Excerpted passage ::
Update README.md

c77c530 verified about 1 month ago

4.38 kB

	---
	language: "code"
	license: "mit"
	tags:
	- dockerfile
	- hadolint
	- multilabel-classification
	- codebert
	model-index:
	- name: Multilabel Dockerfile Classifier
	results: []
	---


	# 🧱 Dockerfile Quality Classifier – Multilabel Model

	This model predicts which rules are violated in a given Dockerfile. It is a multilabel classifier trained to detect violations of the top 30 most frequent rules from Hadolint.

	---

	## 🧠 Model Overview

	- Architecture: Fine-tuned `microsoft/codebert-base`
	- Task: Multi-label classification (30 labels)
	- Input: Full Dockerfile content as plain text
	- Output: For each rule → probability of violation
	- Max input length: 512 tokens
	- Threshold: 0.5 (configurable)

	---

	## 📚 Training Details

	- Total training files: ~15,000 Dockerfiles with at least one rule violation
	- Per-rule cap: Max 2,000 files per rule to avoid imbalance
	- Perfect (clean) files: ~1,500 examples with no Hadolint violations
	- Label source: Hadolint output (top 30 rules only)

Assigned task :: What maximum input length does the Dockerfile classifier page give? The entries are separate material with no connection to the Dockerfile classifier page.

Data supplied ::
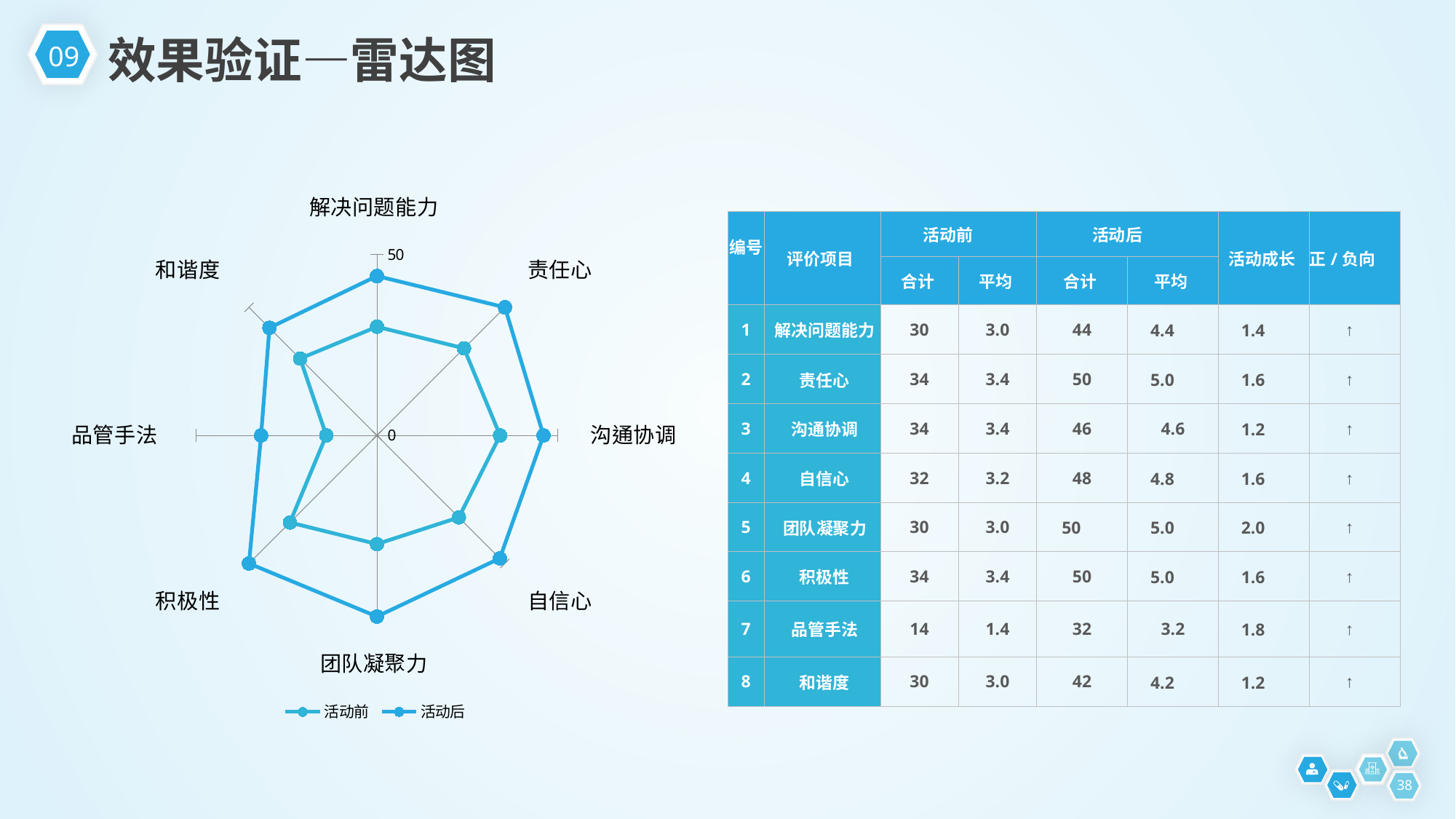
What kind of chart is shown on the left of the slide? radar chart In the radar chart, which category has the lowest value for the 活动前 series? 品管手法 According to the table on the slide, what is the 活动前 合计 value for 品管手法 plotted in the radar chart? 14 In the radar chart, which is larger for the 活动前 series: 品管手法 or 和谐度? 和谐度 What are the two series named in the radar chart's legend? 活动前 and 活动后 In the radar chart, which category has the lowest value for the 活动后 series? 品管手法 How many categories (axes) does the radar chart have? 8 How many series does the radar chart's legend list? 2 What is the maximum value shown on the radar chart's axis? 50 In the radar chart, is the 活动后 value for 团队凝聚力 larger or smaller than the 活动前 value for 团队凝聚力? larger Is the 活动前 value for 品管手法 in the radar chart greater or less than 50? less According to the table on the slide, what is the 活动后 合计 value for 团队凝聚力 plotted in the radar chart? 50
---
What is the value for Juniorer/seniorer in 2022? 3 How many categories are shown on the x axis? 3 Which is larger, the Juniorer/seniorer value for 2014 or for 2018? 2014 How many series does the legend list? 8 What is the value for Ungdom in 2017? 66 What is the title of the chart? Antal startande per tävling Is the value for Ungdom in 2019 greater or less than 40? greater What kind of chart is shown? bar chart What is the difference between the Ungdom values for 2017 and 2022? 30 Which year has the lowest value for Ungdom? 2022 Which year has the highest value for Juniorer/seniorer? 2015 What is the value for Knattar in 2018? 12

Solution for this task :: 512 tokens.